The following table describes the parameters in the code.

Parameter

Description

Sample configuration

sudo

Specifies whether to use the administrator permissions to run the command.

The default value is False. A value of False indicates that the system does not use the administrator permissions to run the command.

Sample configuration when the system uses the administrator permissions to run the command:

sudo=True

non_blocking

Specifies whether to run the command in a non-blocking manner.

The default value is False. A value of False indicates that the system waits until the command is run.

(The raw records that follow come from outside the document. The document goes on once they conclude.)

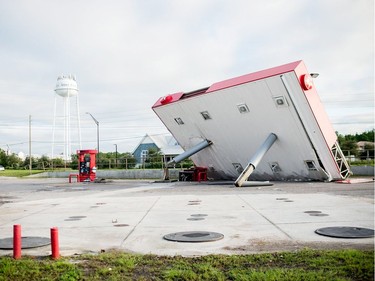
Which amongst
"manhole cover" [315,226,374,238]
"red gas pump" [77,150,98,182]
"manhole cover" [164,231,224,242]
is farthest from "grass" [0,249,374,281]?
"red gas pump" [77,150,98,182]

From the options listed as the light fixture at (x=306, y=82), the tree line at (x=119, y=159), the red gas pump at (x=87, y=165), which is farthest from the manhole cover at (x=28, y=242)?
the tree line at (x=119, y=159)

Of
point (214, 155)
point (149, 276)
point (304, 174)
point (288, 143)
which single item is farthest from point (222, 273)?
point (214, 155)

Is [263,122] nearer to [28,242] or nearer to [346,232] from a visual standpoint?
[346,232]

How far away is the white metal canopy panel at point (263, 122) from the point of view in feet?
72.1

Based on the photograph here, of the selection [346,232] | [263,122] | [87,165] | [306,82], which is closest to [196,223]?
[346,232]

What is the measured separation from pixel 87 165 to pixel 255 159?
1716 centimetres

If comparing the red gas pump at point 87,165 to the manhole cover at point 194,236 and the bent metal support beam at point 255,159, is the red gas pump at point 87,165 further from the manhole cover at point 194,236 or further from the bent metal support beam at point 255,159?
the manhole cover at point 194,236

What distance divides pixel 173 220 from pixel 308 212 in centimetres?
397

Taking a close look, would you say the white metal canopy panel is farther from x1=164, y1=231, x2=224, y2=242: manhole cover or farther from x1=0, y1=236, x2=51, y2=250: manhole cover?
x1=0, y1=236, x2=51, y2=250: manhole cover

Sample configuration when the system runs the command in a non-blocking manner:

non_blocking=True

ignore_errors

Specifies whether to ignore errors.

The default value is False. A value of False indicates that the system terminates the program if an error occurs. An exception is thrown when an error is reported.

Sample configuration when the system ignores errors:

ignore_errors=True

max_wait_sec

The maximum timeout period. Unit: seconds.

The default value is 365*24*3600, which is equivalent to one year.

Sample configuration when you set the maximum timeout period to 1 hour:

max_wait_sec=3600

show

Specifies whether to return the output after the command is run.

The default value is False.

Sample configuration when the system returns the output after the command is run:

show=True

show_realtime

Specifies whether to display the output in real time.

The default value is False.

Sample configuration when the system displays the output in real time:

show_realtime=True

Sample code:

# Run the ls command for an instance cluster to query the files and folders in the working directory of each instance.
job.run("ls")
# Run the ls command for an instance to query the files and folders in the working directory of Instance i.
job.tasks[i].run("ls")

Upload or download a file

  • The following section describes how to upload a file to an instance cluster or instance.

    # Upload a file to an instance cluster.
    job.upload(local_fn: str, remote_fn: str="", dont_overwrite: bool=False)
    # Upload a file to Instance i in the instance cluster.
    job.tasks[i].upload(local_fn: str, remote_fn: str="", dont_overwrite: bool=False)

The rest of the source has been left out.